§ Tujuan Tugas: Terjemahkan ke dalam bahasa Inggris kalimat berikut dari kutipan dokumen tentang sanksi bagi penunggak pajak: "Komisi C DPRD Provinsi DKI Jakarta mendukung kebijakan sanksi bagi pelaku usaha penunggak pajak dengan tidak melayani izin yang diajukan."

Komisi C DPRD Provinsi DKI Jakarta mendukung kebijakan sanksi bagi pelaku usaha penunggak pajak dengan tidak melayani izin yang diajukan.
Anggota Komisi C DPRD DKI Jakarta Ashraf Ali mengatakan, hanya saja Badan Pajak dan Retribusi Daerah (BPRD) perlu memperluas lagi definisi usaha yang akan dikenakan kebijakan tersebut.
“Banyak pelaku usaha yang tidak terdeteksi, contohnya rumah-rumah makan. Kalau bicara rumah makan tidak melulu selalu warteg,” ujarnya, Jumat (5/7).
Pasalnya, menurut Ashraf ada warung makan beromzet puluhan juta rupiah per hari di bilangan Menteng, Jakarta Pusat. Karena hanya diangga sebagai warung makan pada akhirnya usaha tersebut selalu terbebas dari kebijakan pajak. Usaha serupa pun, dikatakannya cukup menjamur di Ibukota.

§ Data Tercatat:

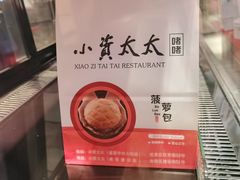 -小资太太餐厅(南岗区店)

§ Jawaban: Commission C of the DKI Jakarta Provincial DPRD supports the policy of sanctioning tax-delinquent business operators by not processing the permits they submit.